Les premières références scénaristiques qui viennent à l'esprit vont de La Maison des Otages à Funny Games. Une prise d'otage toute simple d'une famille ordinaire par des tueurs déjantés. Mais très vite le film glisse vers d'autres références : un grand mix de Une nuit en enfer, Massacre à la tronçonneuse, Tueurs Nés et Le sous-sol de la peur. Car on se rend compte très rapidement que la petite famille américaine parfaite qui semble incarner les valeurs de l' American Way Of Life et de la morale judéo-chrétienne, est en fait un véritable nid de psychopathes dégénérés. La maison elle-même cache un obscur secret.
Le père de famille, qui aime à citer la bible à tous bouts de champs et qui ne supporte pas les mots orduriers, n'est pas revenu indemne du viet-nam. Et quand il cède à ses pulsions, les fondamentaux guerriers de la brousse asiatique lui reviennent vite en mémoire. La mère qui ne jure que par les films de walt disney se révèle être une véritable déjantée hystérique, la grande fille de 17 ans qui gagne son argent de poche en faisant la baby-sitter pour le voisinage sait se servir à merveille d'un M16. Et la plus jeune membre de la famille, du haut de ses 11 ans, est fascinée par les serials killers dont elle semble connaître tous les secrets. Une famille modèle donc, qui, comble de la normalité, ont des goûts culinaires un rien anthropophages... Et puis il y a bob, le fils chéri, un monstre défiguré aux tendances sexuelles sans équivoques, qui vit dans la cave de la maison. Pas vraiment une cave d'ailleurs, plutôt des catacombes. Un endroit effrayant habité par... "ceux d'en bas"...
Serial Killers est l'archétype du film indépendant de genre qui ne se prend pas la tête dans le bavardage, les scènes d'exposition ou les propos moralisateurs. Un film hors norme qui a ravi le fan de polar et de fantastique que je suis. Un film plein de références, provoquant, tordu, déjanté. Un film qui ne se prive sur rien : jamais trop de sexe, jamais trop de violence, jamais trop de transgression, de déviance, d'immoralité et de provocations.
Bob, l'enfant "different", et son papa taré...
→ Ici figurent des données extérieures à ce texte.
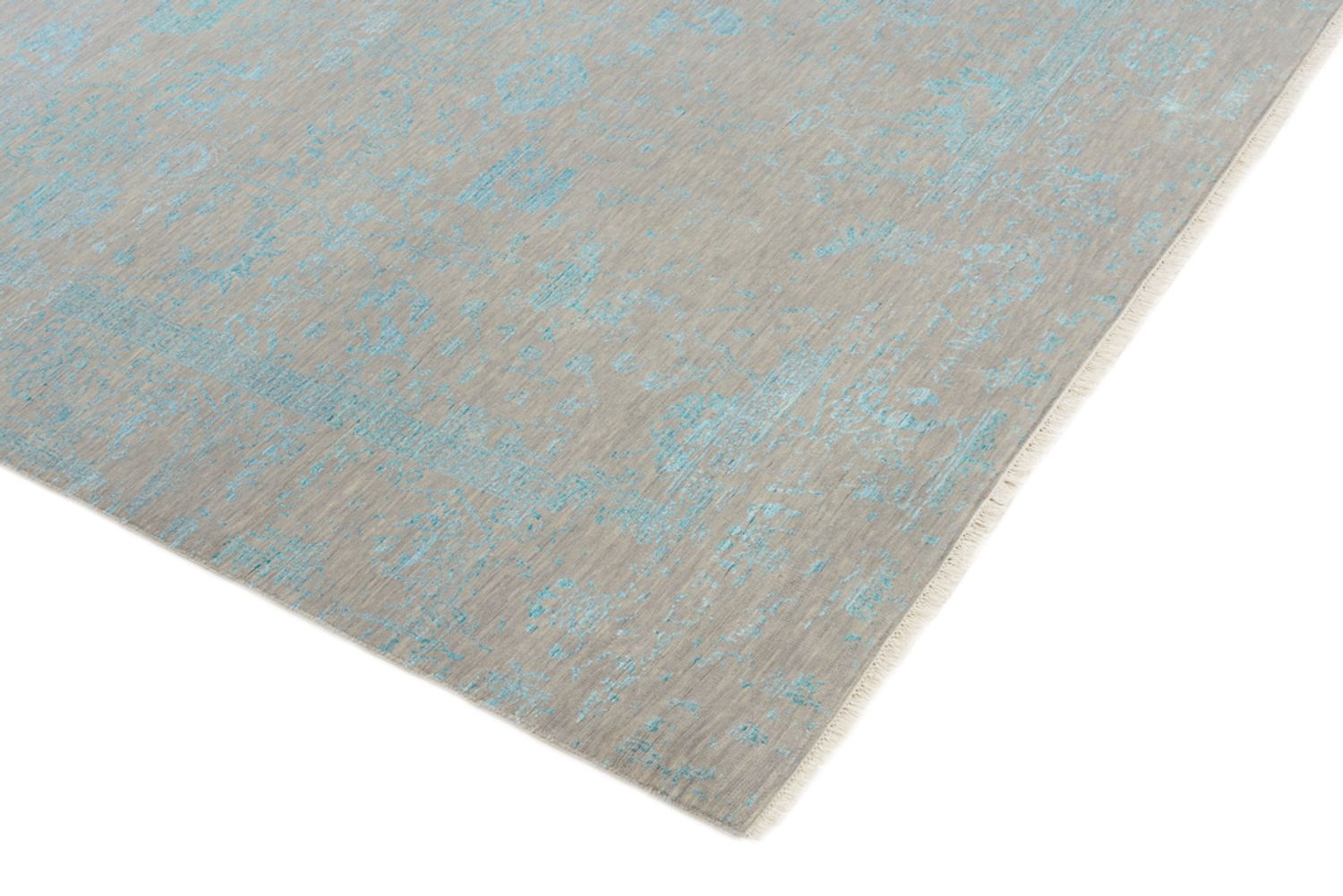 Designer Teppich - 249 x 167 cm - hellgrau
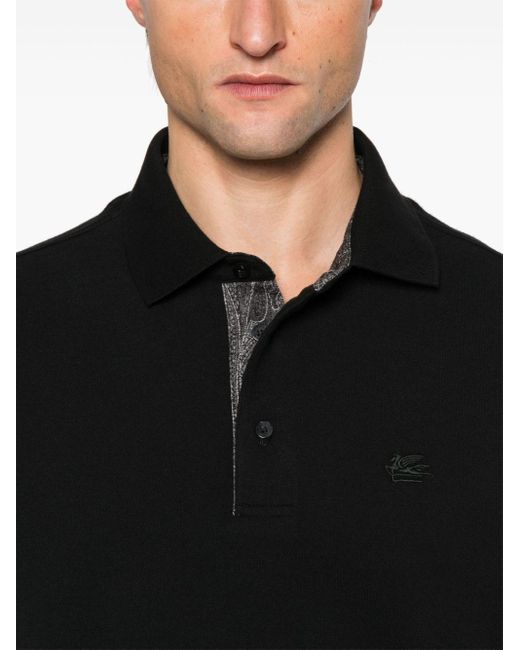 Etro Black T-Shirts And Polos for men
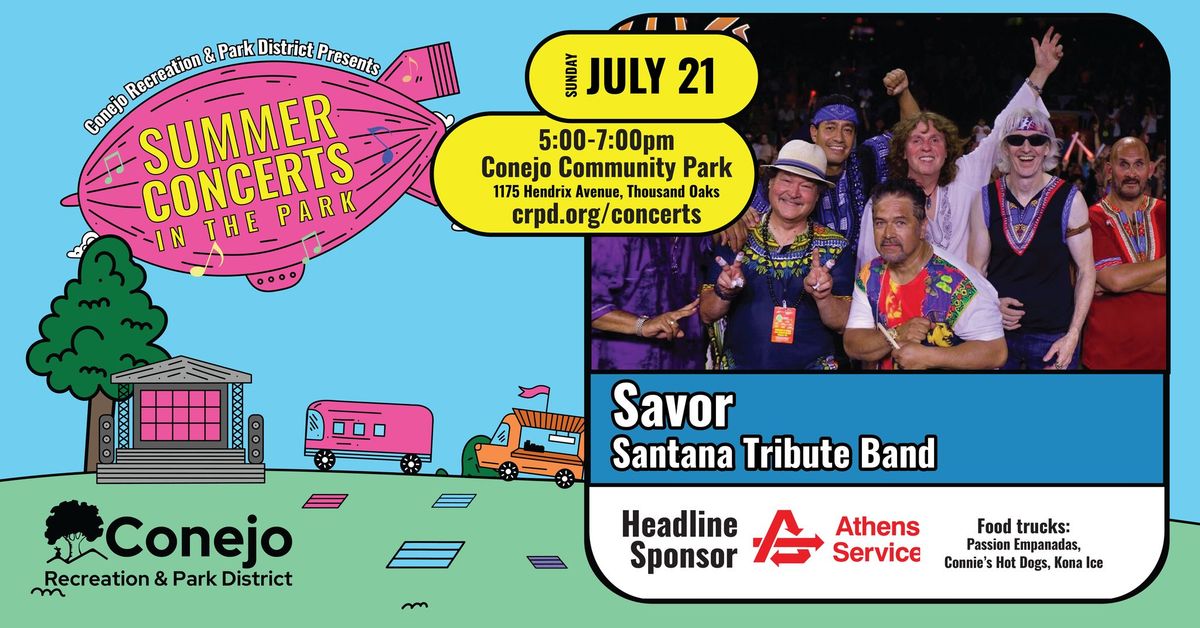 Summer Concert: SAVOR - Santana Tribute Band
Le film ironise à tous bouts de champs sur les valeurs familiale, les valeurs américaine, le cinéma grand public (Odessa James qui détruit à coup de pied une cassette vidéo de Sauvez Willy en crachant que la seule scène valable de ce film est celle où Michael Madsen fume une cigarette...)
Les femmes de la maison aiment à s'envoyer en l'air avec les premiers venus sous l'oeil attendri du paternel. L'inceste est de mise dans les relations familiales. (Ha ! Cette réplique savoureuse de la grande fille qui après s'être fait culbuter par un des frères James lui lance à la figure : "Tu te crois un Dieu au pieu, mais en fait tu baise tellement moins bien que papa...") Le sang gicle allègrement, les impacts de balle explosent dans des gerbes de sang. Il n'y a pas de message, pas de morale, ce n'est qu'un grand doigt d'honneur au politiquement correct. C'est bien évidemment excessif, racoleur, mais tellement agréable.
Tout n'est pas rose cependant, l'interprétation est assez caricaturale et les éclairages choisi par Mendez (le rouge et le bleu) finissent par filer le mal de tête (n'est pas Argento qui veut...) Sans compter que le DVD français ne propose qu'une version canadienne de piètre qualité. Le montage est également un peu brouillon. Mais il ne faut pas bouder son plaisir. Pour une fois que les années 90 ont réussi à engendrer autre chose qu'un film de genre tiédasse, autant foncer.
Kill the cheerleader... Kill the world !

La conclusion de

Ce premier film de Mike Mendez ne fait vraiment pas dans la dentelle. le jeune réalisateur aime la transgression, sous toutes ses formes. Sexe et violence, voilà les fils conducteurs de Serial Killers, une petite production tournée pour moins de 100000$ dans la maison du scénariste. Un film plein de références et de clin d'oeils au cinéma de genre que Mendez adule (et qui sera encore plus évident dans sa deuxième réalisation : Le Couvent). Un film un peu bancal dans sa réalisation, mais 100% honnête.